Available records below:

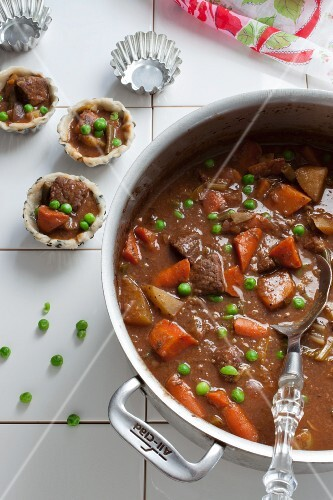 Hearty beef stew in a pot and in pastry cases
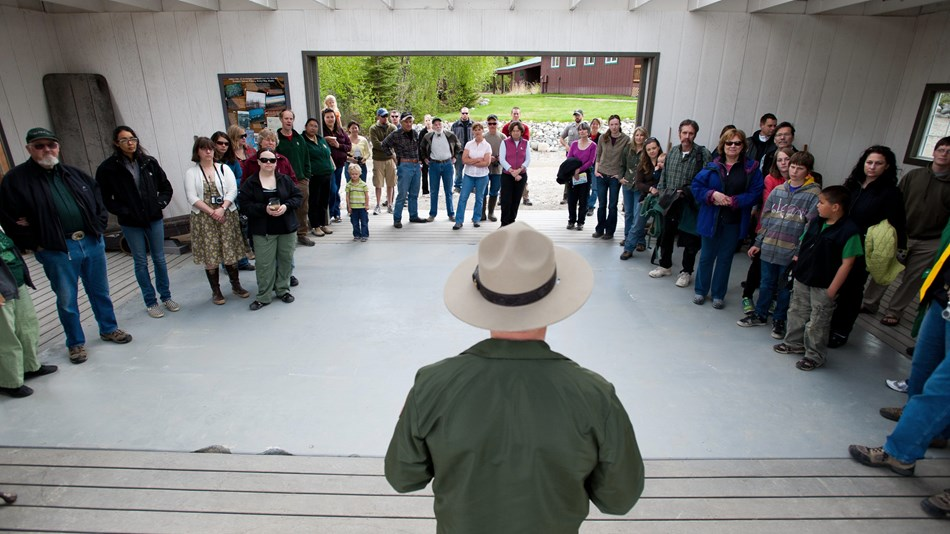 an NPS ranger speaks to a group of community members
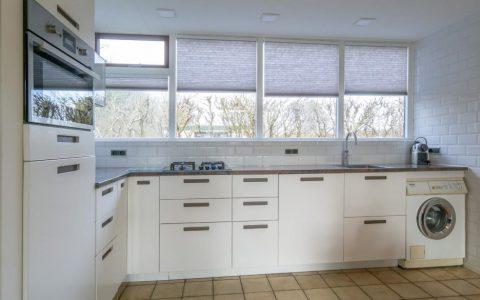 Uitgebreide keuken, met gakookplaat, magnetronoven en Quooker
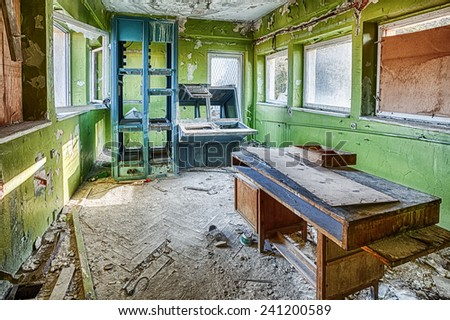 Forgotten place of work in the old building - stock photo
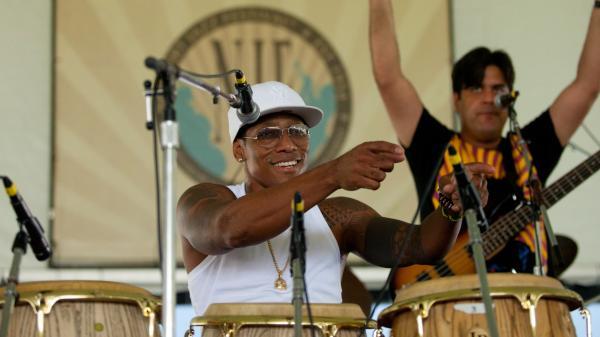 Vocalist and conguero Pedrito Martinez (center) performs with bassist Alvaro Benavides (right) at the 2012 Newport Jazz Festival.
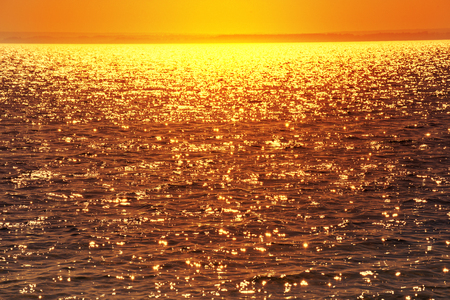 Glittering water at sunset. Sea water background.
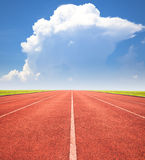 Red running track over blue sky and clouds Stock Photography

End of Available records.

> **Instructions to follow**: Images are to be omitted; everything else in the records is to be transcribed exactly.

> **Answer below**:
 Hearty beef stew in a pot and in pastry cases
 an NPS ranger speaks to a group of community members
 Uitgebreide keuken, met gakookplaat, magnetronoven en Quooker
 Forgotten place of work in the old building - stock photo
 Vocalist and conguero Pedrito Martinez (center) performs with bassist Alvaro Benavides (right) at the 2012 Newport Jazz Festival.
 Glittering water at sunset. Sea water background.
 Red running track over blue sky and clouds Stock Photography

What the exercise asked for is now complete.